What needs to be done:
Reproduce the listing below without changes, except that pictures are left out.
──────────
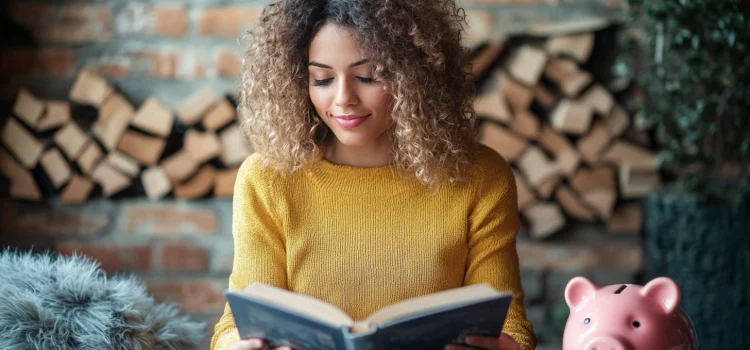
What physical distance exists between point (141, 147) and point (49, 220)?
1.28 feet

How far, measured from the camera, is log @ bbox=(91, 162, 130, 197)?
7.37ft

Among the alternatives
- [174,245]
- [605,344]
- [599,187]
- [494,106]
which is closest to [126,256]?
[174,245]

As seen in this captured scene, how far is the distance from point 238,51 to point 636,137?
122cm

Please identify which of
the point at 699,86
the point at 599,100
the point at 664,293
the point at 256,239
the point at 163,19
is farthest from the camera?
the point at 163,19

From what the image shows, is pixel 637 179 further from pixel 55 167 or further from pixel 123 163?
pixel 55 167

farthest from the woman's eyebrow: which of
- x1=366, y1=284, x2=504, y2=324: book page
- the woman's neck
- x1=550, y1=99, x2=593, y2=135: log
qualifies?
x1=550, y1=99, x2=593, y2=135: log

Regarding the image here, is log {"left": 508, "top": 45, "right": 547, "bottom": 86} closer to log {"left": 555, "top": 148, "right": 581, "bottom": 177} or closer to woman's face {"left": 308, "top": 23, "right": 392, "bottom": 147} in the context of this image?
log {"left": 555, "top": 148, "right": 581, "bottom": 177}

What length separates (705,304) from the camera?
1.96 m

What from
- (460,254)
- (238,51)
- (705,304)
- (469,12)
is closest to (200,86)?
(238,51)

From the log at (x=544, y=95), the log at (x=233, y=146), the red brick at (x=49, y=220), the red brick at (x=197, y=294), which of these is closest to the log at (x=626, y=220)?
the log at (x=544, y=95)

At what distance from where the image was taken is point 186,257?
2.31m

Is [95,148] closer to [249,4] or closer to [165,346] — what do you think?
[249,4]

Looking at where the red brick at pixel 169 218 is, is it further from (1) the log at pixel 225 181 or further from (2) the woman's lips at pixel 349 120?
(2) the woman's lips at pixel 349 120

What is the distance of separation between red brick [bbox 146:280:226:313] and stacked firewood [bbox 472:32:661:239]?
3.14 ft
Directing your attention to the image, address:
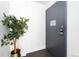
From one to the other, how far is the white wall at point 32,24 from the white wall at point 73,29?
155 centimetres

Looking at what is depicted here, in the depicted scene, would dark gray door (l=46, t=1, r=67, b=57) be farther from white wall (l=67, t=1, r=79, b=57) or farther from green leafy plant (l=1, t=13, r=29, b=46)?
green leafy plant (l=1, t=13, r=29, b=46)

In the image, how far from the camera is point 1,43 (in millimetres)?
1842

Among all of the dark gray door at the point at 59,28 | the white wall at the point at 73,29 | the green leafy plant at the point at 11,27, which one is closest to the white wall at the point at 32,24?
the green leafy plant at the point at 11,27

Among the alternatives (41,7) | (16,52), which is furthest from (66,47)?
(41,7)

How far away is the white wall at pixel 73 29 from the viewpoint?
150 centimetres

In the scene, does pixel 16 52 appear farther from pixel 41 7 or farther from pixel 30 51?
pixel 41 7

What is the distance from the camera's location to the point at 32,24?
3031 mm

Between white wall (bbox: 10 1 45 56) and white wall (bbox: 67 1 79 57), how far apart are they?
1548mm

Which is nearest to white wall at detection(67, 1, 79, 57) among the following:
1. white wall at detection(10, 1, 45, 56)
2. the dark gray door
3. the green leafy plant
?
the dark gray door

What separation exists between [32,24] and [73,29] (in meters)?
1.72

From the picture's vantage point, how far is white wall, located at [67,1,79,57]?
1.50 m

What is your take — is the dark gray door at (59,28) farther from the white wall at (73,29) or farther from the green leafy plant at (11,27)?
the green leafy plant at (11,27)

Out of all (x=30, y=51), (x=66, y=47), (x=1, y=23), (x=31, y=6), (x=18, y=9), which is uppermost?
(x=31, y=6)

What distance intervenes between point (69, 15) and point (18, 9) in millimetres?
──────────
Complete answer:
What physical distance exists between point (141, 147) and point (49, 220)?
1.28 feet

How far, measured from the camera, is log @ bbox=(91, 162, 130, 197)?
7.37ft

Among the alternatives
- [174,245]
- [605,344]
- [599,187]
- [494,106]
which is closest to [126,256]?
[174,245]

As seen in this captured scene, how far is the distance from point 238,51 to point 636,137?
122cm

Please identify which of
the point at 699,86
the point at 599,100
the point at 664,293
the point at 256,239
the point at 163,19
is farthest from the camera?
the point at 163,19

From what the image shows, is pixel 637 179 further from pixel 55 167 or further from pixel 123 163?
pixel 55 167

farthest from the woman's eyebrow: which of
- x1=366, y1=284, x2=504, y2=324: book page
- the woman's neck
- x1=550, y1=99, x2=593, y2=135: log
qualifies?
x1=550, y1=99, x2=593, y2=135: log

Regarding the image here, is log {"left": 508, "top": 45, "right": 547, "bottom": 86} closer to log {"left": 555, "top": 148, "right": 581, "bottom": 177} or closer to woman's face {"left": 308, "top": 23, "right": 392, "bottom": 147} in the context of this image?
log {"left": 555, "top": 148, "right": 581, "bottom": 177}

What length separates (705,304) from the camera?
1.96 m

What from
- (460,254)
- (238,51)
- (705,304)
- (469,12)
is closest to (200,86)?
(238,51)

From the log at (x=544, y=95), the log at (x=233, y=146), the red brick at (x=49, y=220), the red brick at (x=197, y=294), which of these is closest to the log at (x=626, y=220)?
the log at (x=544, y=95)

At what distance from where the image was taken is point 186,257?
2.31m

Is [95,148] closer to [249,4] or closer to [165,346] — what do you think?
[249,4]

Looking at where the red brick at pixel 169 218 is, is it further from (1) the log at pixel 225 181 or further from (2) the woman's lips at pixel 349 120?
(2) the woman's lips at pixel 349 120

What is the distance of separation between red brick [bbox 146:280:226:313] and stacked firewood [bbox 472:32:661:239]?
3.14 ft
Directing your attention to the image, address:
From one to the other, how far is the white wall at point 32,24 from the white wall at point 73,29?
155 centimetres

Looking at what is depicted here, in the depicted scene, would dark gray door (l=46, t=1, r=67, b=57) be farther from white wall (l=67, t=1, r=79, b=57) or farther from green leafy plant (l=1, t=13, r=29, b=46)?
green leafy plant (l=1, t=13, r=29, b=46)

In the image, how far from the camera is point 1,43 (in millimetres)?
1842

Among all of the dark gray door at the point at 59,28 | the white wall at the point at 73,29 | the green leafy plant at the point at 11,27, which one is closest to the white wall at the point at 32,24?
the green leafy plant at the point at 11,27

Among the alternatives (41,7) | (16,52), which is furthest from (66,47)?
(41,7)

How far away is the white wall at pixel 73 29 from the viewpoint?
150 centimetres

In the scene, does pixel 16 52 appear farther from pixel 41 7 or farther from pixel 30 51?
pixel 41 7

What is the distance from the camera's location to the point at 32,24?
3031 mm

Between white wall (bbox: 10 1 45 56) and white wall (bbox: 67 1 79 57), how far apart are they?
1548mm

Which is nearest to white wall at detection(67, 1, 79, 57) among the following:
1. white wall at detection(10, 1, 45, 56)
2. the dark gray door
3. the green leafy plant
?
the dark gray door

What separation exists between [32,24] and [73,29] (in meters)?
1.72

From the picture's vantage point, how far is white wall, located at [67,1,79,57]?
1.50 m

What is your take — is the dark gray door at (59,28) farther from the white wall at (73,29) or farther from the green leafy plant at (11,27)?
the green leafy plant at (11,27)

Out of all (x=30, y=51), (x=66, y=47), (x=1, y=23), (x=31, y=6), (x=18, y=9), which is uppermost?
(x=31, y=6)

What distance intervenes between point (69, 15) and point (18, 9) in millimetres?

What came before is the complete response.